_WORK ORDER_.
According to the diary entry, what caused the writer's babesiosis?

_PASSAGE FOR REVIEW_.
April 14, 2020

 

Dear Diary,


          I hate being screamed at, especially at 7 in the morning. If i wanted that i’d join the military lol. I just got diagnosed with babesiosis which is causing me memory loss, i’m losing my balance, extreme fatigue, visual disturbances, extreme hot flashes and night sweats and extreme depression and body aches. It is actually extremely rare. It’s due  to a tick bite by a deer tick that was infected with the parasite babesia. Of course, it would only be me to get something so rare. I’ve been complaining of these symptoms for years and every doctor told me it was my anxiety. This has been wreaking havoc on my since 2012 and i’m trying to do the best i can, with not only that but having asperger’s and anxiety on top of it. No one ever wants to take into consideration i’ve been dealing with an unknown physical illness for 8 years, simply pushing myself through day by day with such little energy it hurts to move. But nope, nothing is ever good enough. I forgot to send one letter. ONE. And i’ve been made to feel like the biggest fuck up in the world and this is why my life is a mess. No i simply forgot, i have a parasite running through my body ruining my nervous system and god knows the left over damage now that i’m starting to be treated for it. Just give me a break, just one. Why must i fight so hard every single day of my life?

_ENTRIES SHOWN_.
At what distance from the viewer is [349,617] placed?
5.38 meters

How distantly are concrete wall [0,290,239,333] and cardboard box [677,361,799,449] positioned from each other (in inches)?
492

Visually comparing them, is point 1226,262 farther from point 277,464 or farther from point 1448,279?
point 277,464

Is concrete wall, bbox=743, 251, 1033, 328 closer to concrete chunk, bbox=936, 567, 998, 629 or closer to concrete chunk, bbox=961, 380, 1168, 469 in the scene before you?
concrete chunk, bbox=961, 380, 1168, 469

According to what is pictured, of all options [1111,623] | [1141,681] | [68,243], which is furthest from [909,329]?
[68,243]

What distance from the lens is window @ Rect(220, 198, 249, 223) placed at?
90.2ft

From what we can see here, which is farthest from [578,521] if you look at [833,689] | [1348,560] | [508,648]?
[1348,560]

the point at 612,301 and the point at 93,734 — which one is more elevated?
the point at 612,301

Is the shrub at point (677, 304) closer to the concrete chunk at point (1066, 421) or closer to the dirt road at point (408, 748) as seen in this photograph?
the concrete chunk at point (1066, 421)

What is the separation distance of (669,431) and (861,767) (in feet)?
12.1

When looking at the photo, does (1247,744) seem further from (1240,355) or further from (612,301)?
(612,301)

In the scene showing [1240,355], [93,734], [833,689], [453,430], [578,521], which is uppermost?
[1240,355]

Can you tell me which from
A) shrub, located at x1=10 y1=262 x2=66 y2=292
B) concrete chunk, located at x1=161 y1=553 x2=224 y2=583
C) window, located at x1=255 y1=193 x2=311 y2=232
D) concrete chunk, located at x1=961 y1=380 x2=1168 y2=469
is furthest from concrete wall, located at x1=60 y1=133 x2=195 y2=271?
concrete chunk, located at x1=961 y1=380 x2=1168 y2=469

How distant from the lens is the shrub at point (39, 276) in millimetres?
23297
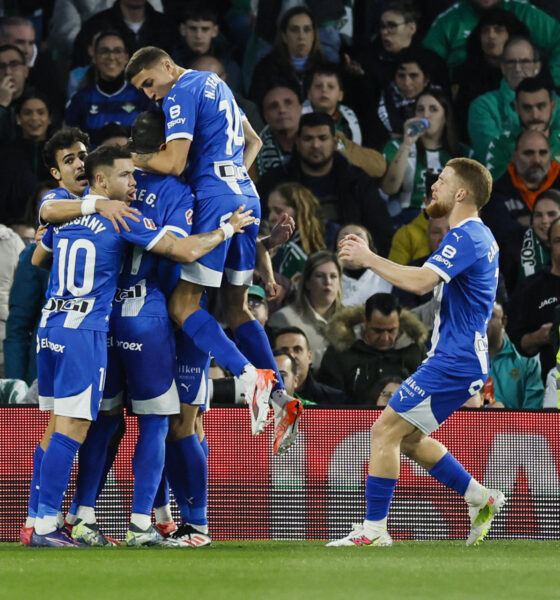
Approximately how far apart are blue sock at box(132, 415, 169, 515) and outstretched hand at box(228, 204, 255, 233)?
116 cm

_REPLY TO THE EXERCISE_.
A bite from a deer tick infected with the parasite babesia.